▶ Quoted text:
-------

Re: Features for the facilitation of sandbox construction

  • From: Philipp Kutin <philipp.kutin@xxxxxxxxx>
  • To: luajit@xxxxxxxxxxxxx
  • Date: Thu, 17 Jan 2013 13:20:39 +0100

Hi,

sorry for digging out such an old thread, but after some thinking,
there still seem to be a couple of open questions left.

To recap, my problem was that of making FFI struct ctype data be
accessible for both internal, trusted code as well as "untrusted"
users. In the absence of array or pointer members in the struct, I
believe such accesses to be safe (not inducing undefined behavior)
because the memory is allocated once on the C side and never released.

The solution I came up with the help of the hint given by Erik earlier
is that I have a "template" for a C struct, like

local ACTOR_STRUCT = [[{
    const int32_t t_data[10];
    int32_t flags;
    const int16_t picnum;
}]]

which undergoes treatment twice to procude the actual C types:

For internal use, we strip all "const" qualifiers:
  (...) typedef struct]].. strip_const(ACTOR_STRUCT).. [[actor_u_t;
// _u for "unrestricted"

-------

▶ Raw data:
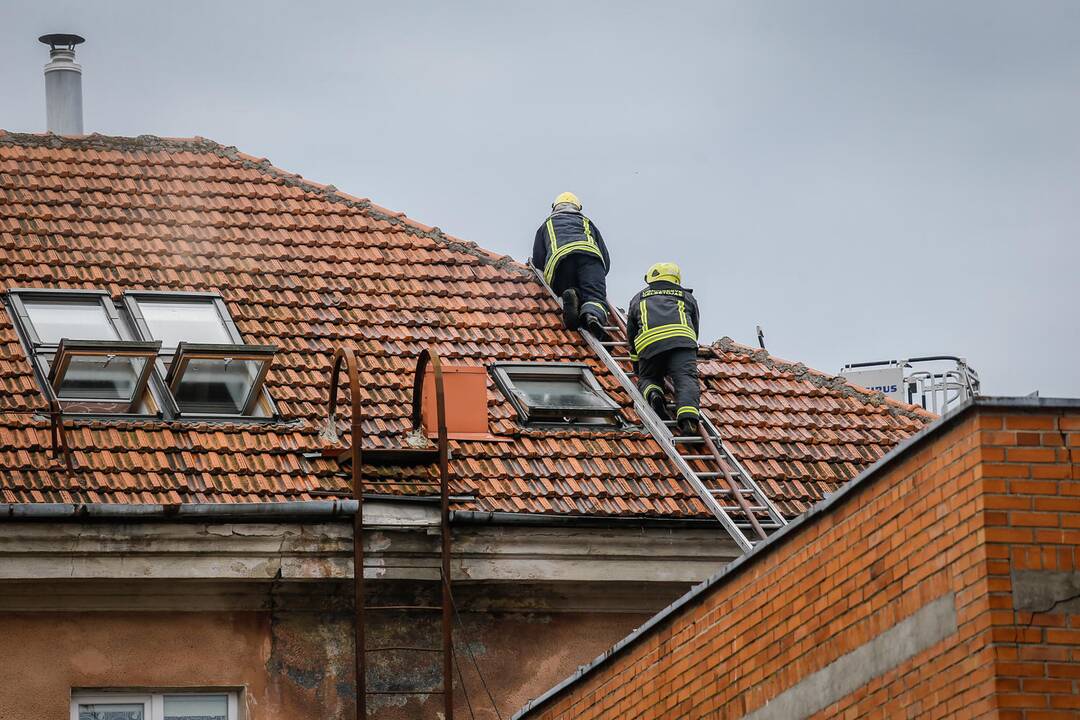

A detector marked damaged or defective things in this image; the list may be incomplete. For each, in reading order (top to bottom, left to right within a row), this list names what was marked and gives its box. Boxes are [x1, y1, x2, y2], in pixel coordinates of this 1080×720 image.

-------

▶ Tasks to complete:
A - Reproduce the LuaJIT mailing-list post word for word, starting at the words "To recap, my" and stopping after "and never released.".
B - Carry the LuaJIT mailing-list post forward from the point where it stops.
The lines are separate material from the LuaJIT mailing-list post.

▶ Exercise responses:
A -
To recap, my problem was that of making FFI struct ctype data be
accessible for both internal, trusted code as well as "untrusted"
users. In the absence of array or pointer members in the struct, I
believe such accesses to be safe (not inducing undefined behavior)
because the memory is allocated once on the C side and never released.

B -
and for the users, we substitute arrays by a sequence of (randomly
named :-)) scalar fields:
  (...) typedef struct]].. mangle_arrays(ACTOR_STRUCT) ..[[actor_t;

Then, in the metatable for the exposed ctype "actor_t", we have
accessor functions for the restricted members, like

  get_t_data = function(a, idx)
      if (idx >= 10ULL) then error("Invalid t_data index "..idx, 2) end
      return ffi.cast(actor_ptr_ct, a).t_data[idx]
  end
.
This is all fine, but what I'm worried about now is whether mixed
accesses to one and the same member don't violate the strict aliasing
rules? It's only the const scalars like "picnum" in my example I'm
concerned about here, because we'd be able to access the array members
only with the unrestricted type. (If the compiler concludes that they
must not alias other data, it'd be right).

My suspicion is somewhat substantiated by the comments in
lj_opt_mem.c, which read:
  /* This implements (very) strict aliasing rules.
  ** Different types do NOT alias, except for differences in
signedness. (...) */
and further:
  /* NYI: structural disambiguation. */
about which I'm unsure whether it relates to my problem. Am I on the
right track?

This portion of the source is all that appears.